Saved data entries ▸
[Start of section]

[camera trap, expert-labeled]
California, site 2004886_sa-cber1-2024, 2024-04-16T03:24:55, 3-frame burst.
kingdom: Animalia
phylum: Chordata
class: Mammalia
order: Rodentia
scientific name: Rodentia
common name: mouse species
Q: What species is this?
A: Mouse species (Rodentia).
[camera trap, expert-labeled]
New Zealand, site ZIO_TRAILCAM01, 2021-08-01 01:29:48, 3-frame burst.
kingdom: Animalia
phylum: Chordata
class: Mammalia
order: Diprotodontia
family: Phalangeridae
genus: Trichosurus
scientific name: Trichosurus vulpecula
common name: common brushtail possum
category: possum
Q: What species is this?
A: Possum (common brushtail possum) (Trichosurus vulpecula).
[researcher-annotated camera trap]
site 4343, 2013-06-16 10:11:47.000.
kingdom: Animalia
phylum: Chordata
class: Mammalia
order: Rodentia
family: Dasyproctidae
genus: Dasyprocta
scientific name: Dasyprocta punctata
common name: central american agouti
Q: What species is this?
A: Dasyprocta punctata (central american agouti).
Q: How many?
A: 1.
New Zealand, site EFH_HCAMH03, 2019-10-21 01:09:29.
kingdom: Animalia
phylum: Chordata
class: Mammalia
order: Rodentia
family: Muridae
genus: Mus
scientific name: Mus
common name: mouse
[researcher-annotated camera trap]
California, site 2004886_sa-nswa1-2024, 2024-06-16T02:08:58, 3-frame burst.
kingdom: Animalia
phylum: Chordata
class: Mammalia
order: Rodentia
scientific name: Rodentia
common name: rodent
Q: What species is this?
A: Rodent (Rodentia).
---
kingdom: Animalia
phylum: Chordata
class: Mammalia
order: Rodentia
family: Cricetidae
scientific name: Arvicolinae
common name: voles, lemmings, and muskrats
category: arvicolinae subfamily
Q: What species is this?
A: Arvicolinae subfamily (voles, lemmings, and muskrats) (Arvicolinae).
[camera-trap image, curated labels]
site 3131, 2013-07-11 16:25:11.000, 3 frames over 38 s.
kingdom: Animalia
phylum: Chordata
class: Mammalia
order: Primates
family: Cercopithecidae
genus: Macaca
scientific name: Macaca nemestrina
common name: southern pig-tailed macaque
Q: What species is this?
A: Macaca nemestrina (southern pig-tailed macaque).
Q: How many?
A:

[End of section]

Scan the entries above for the string "burst", and copy every line where it turns up.

Completed task ▸
California, site 2004886_sa-cber1-2024, 2024-04-16T03:24:55, 3-frame burst.
New Zealand, site ZIO_TRAILCAM01, 2021-08-01 01:29:48, 3-frame burst.
California, site 2004886_sa-nswa1-2024, 2024-06-16T02:08:58, 3-frame burst.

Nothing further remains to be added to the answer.